What happened to Thorpe after the trial?
Despite being found not guilty, Thorpe’s reputation was left in tatters after the trial and it never recovered. He did not return to politics, although he was appointed a director of Amnesty International in 1982, but staff protested and he withdrew from the position.
Shortly after, he first started showing signs of Parkinson’s Disease - a condition that gradually worsened over the ensuing years.
In 1999, after years away from public life, he published his memoirs, In My Own Time, in which he justified his silence at the trial and stated he never doubted the outcome.
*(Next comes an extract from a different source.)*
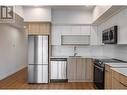 604 Cawston Avenue Unit# 502, Kelowna, BC  - Indoor Photo Showing Kitchen 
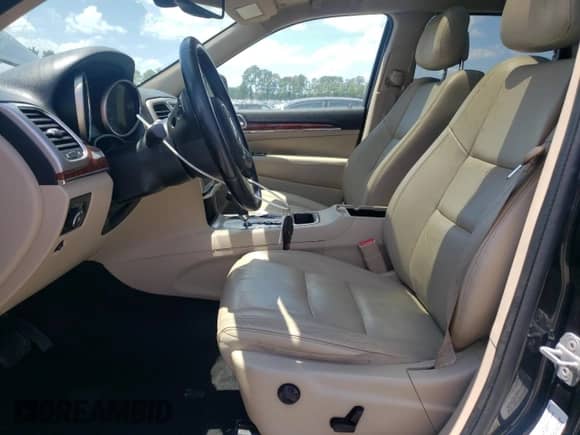 2012 Jeep Grand Cherokee Limited z VIN 1C4RJEBG7CC195450, wystawiony jako Copart lot #60673955 z przebiegiem 121 147 mil mil oraz Szkoda całkowita • Salvage title. Historia ofert i sprzedaży dostępna na DreamBid. Obrazek 7.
Nine years later, he gave his first press interview in 25 years to The Guardian, where he said of the affair: “If it happened now I think the public would be kinder. Back then they were very troubled by it ... It offended their set of values.”
His health declined further declined, and he was cared for by his wife Marion until her death in March 2014.
Thorpe lived for a further nine months after her death, dying on 4 December 2014 at the age of 85.
What happened to Scott after the trial?
Now 78, Norman Scott has been in a happy relationship for 20 years, and lives in a Devon farmhouse. He has always maintained Thorpe wanted him dead.
In an interview published in The Times last month, he said: “I think he should have gone to prison. And that also would have made my life so different, because people would have believed me.”
‘A Very English Scandal’ begins on Sunday 20 May at 9pm on BBC One.